Ein Franke zieht nach Russland
Autor: Corinna Tübel
Marktzeuln, Donnerstag, 02. Januar 2020
Von 0 auf 6000 Hektar: Der Agrarmanager Christian Kowalczyk aus Marktzeuln ist nach Russland gezogen und hat dort mittlerweile seinen eigenen modernen Agrarbetrieb. Er schätzt dort vor allem das Ansehen der Landwirtschaft.
Seit 2015 bewirtschaftet der 44-jährige Christian Kowalczyk aus Marktzeuln inzwischen 6000 Hektar Ackerland rund 500 Kilometer südwestlich von Moskau, in Apazha. Das wären knapp 8000 Fußballfelder aneinandergereiht. Zu Beginn seiner Arbeit war dies wohl eher ein Traum als ein Ziel.
Als der gebürtige Marktzeulner im Jahr 2004 mit dem Agrarstudium in Triesdorf fertig war, arbeitete er zunächst bei verschiedenen Unternehmen in Deutschland, ehe er den Landwirtschaftsbetrieb eines ehemaligen Kollegen in Russland besuchen durfte: "Ich fuhr eine Woche zu ihm und habe mich von dem großen weiten Land mit seiner tollen Landschaft, den riesengroßen noch ungenutzten Potenzialen der russischen Landwirtschaft und den russischen Frauen begeistern lassen." Das Land ließ ihn nicht mehr los.
Er suchte und fand eine Stelle als Bereichsleiter in der Pflanzenproduktion der Firma Ekoniva in Russland. Seit 2006 lernte Kowalczyk seitdem Land und Leute kennen und sammelte wertvolle berufliche Erfahrung.
Als Deutscher sei er immer sehr gut akzeptiert worden, erzählt er. Er begegne den Menschen zwar streng, aber immer auf Augenhöhe.
Ein wichtiger Faktor sei die Sprache: "Ich habe mir von Anfang an die Sprache selbst beigebracht, hatte nie einen Dolmetscher. In meiner ersten Arbeitsstelle konnte niemand Deutsch oder Englisch. Aber mittlerweile kann ich mich vom Mitarbeiter bis hin zum Politiker sehr gut alleine verständigen, Verträge abschließen et cetera. Das ist einfach ein Muss."

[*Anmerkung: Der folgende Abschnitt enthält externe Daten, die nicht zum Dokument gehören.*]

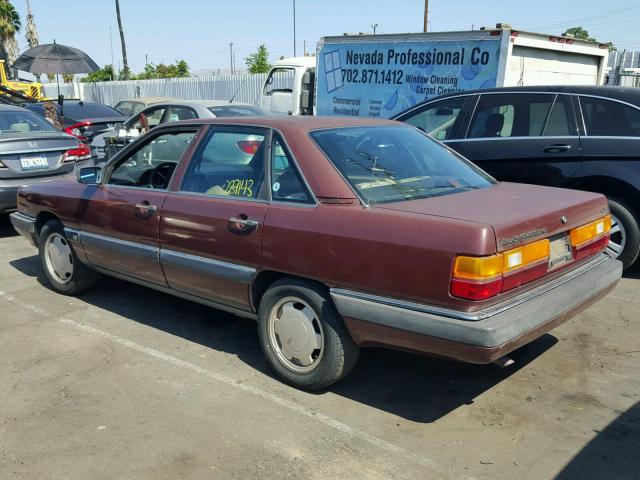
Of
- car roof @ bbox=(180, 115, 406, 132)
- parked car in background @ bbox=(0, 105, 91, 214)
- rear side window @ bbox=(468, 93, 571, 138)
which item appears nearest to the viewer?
car roof @ bbox=(180, 115, 406, 132)

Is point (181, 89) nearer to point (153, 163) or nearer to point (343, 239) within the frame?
point (153, 163)

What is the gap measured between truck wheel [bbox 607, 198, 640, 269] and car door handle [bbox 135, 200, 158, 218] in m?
4.03

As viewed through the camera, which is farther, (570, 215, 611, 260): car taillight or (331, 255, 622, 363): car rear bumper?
(570, 215, 611, 260): car taillight

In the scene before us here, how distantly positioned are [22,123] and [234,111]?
124 inches

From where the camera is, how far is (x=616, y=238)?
580 cm

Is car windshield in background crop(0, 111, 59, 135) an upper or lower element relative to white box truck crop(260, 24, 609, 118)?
lower

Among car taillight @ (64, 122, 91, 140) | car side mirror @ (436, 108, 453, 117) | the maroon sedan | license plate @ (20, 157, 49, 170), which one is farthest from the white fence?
the maroon sedan

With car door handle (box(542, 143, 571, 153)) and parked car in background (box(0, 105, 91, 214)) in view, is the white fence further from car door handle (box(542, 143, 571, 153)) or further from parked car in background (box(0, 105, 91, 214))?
car door handle (box(542, 143, 571, 153))

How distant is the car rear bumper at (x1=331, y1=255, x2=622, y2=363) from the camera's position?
3014 millimetres

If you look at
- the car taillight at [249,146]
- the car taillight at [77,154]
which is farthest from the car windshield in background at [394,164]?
the car taillight at [77,154]

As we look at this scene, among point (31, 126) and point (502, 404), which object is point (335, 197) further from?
point (31, 126)

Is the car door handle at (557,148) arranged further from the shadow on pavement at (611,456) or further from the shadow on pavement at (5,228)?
the shadow on pavement at (5,228)

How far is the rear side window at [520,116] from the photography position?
19.9 ft

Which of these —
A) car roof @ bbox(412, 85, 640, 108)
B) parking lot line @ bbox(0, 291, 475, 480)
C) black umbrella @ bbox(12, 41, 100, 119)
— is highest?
black umbrella @ bbox(12, 41, 100, 119)
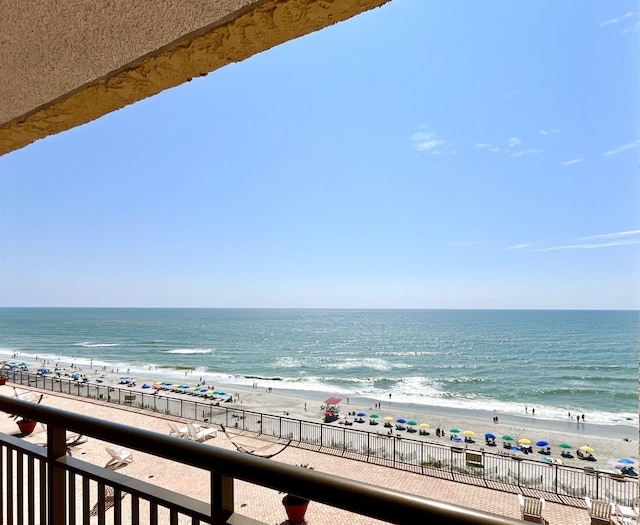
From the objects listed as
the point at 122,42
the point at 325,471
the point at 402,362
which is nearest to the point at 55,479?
the point at 122,42

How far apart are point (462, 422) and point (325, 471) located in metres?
15.9

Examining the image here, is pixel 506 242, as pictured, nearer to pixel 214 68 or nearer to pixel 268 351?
pixel 268 351

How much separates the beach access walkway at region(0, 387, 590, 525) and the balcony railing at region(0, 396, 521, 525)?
544 cm

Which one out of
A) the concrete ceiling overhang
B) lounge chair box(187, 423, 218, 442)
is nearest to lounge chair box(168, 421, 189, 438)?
lounge chair box(187, 423, 218, 442)

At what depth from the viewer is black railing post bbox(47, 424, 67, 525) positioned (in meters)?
1.21

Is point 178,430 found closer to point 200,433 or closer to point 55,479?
point 200,433

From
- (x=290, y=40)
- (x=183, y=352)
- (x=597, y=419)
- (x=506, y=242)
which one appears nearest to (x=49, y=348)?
(x=183, y=352)

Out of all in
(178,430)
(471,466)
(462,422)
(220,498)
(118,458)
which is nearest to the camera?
(220,498)

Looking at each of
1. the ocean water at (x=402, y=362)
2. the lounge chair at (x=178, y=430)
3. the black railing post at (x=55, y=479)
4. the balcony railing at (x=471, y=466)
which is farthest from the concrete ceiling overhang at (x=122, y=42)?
the ocean water at (x=402, y=362)

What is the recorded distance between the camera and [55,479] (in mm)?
1214

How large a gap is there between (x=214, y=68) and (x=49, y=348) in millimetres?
59607

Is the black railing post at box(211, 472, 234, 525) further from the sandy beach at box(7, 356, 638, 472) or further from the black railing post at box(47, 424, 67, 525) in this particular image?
the sandy beach at box(7, 356, 638, 472)

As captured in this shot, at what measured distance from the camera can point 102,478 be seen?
3.63 feet

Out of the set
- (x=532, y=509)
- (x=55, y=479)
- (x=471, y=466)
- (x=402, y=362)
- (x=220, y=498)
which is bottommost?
(x=402, y=362)
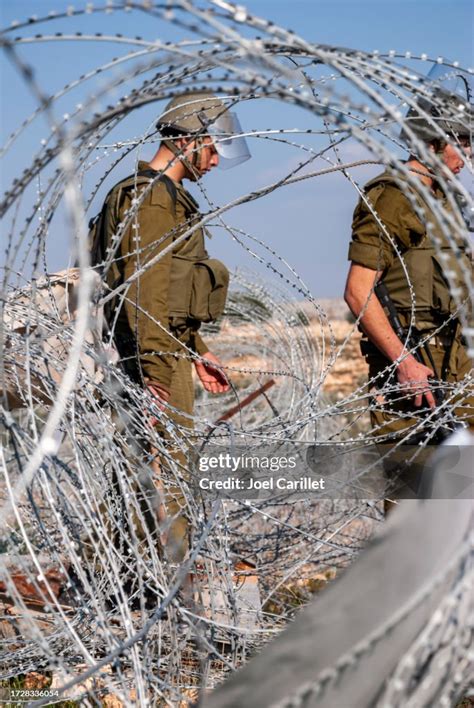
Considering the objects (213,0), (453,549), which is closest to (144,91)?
(213,0)

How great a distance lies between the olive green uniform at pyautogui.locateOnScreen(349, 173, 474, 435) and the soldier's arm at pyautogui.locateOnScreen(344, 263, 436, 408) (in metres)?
0.06

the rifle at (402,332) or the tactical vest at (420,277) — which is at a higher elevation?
the tactical vest at (420,277)

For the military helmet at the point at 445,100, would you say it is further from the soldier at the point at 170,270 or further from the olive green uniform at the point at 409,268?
the soldier at the point at 170,270

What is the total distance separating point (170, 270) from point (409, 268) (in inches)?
40.6

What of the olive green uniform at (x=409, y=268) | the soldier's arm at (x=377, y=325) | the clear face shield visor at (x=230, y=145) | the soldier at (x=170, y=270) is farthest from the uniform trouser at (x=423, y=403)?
the clear face shield visor at (x=230, y=145)

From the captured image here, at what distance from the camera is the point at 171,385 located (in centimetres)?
445

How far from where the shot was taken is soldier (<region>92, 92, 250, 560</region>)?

Heute hat er längst keine Zeit mehr, über die Sprache nachzudenken. Er plant und organisiert, er kontrolliert und packt auch mal mit an, wenn einer der riesigen Mähdrescher-Giganten streikt. Er mahnt zur Eile und Sorgfalt, treibt seine Mitarbeiter an. Er hatte und hat Power: 2015 kaufte er das Areal einer ehemaligen Kolchose und führt seitdem seinen eigenen Agrarbetrieb mit 63 Angestellten und 500 Milchkühen mit seiner Frau und einem gleichberechtigten deutschen Partner. Etwas mehr als eine halbe Million Euro Eigenkapital sei seither in den Betrieb in dem 170-Seelen-Dorf geflossen.
Erleichtert haben das die niedrigen Ackerpreise: Sie betragen in der Gegend weit weniger als ein Zehntel der in Deutschland üblichen Bodenpreise. Auch andere Faktoren lassen sich schwer mit denen seiner Heimat vergleichen: In Russland verdient eine Melkerin rund 550 Euro.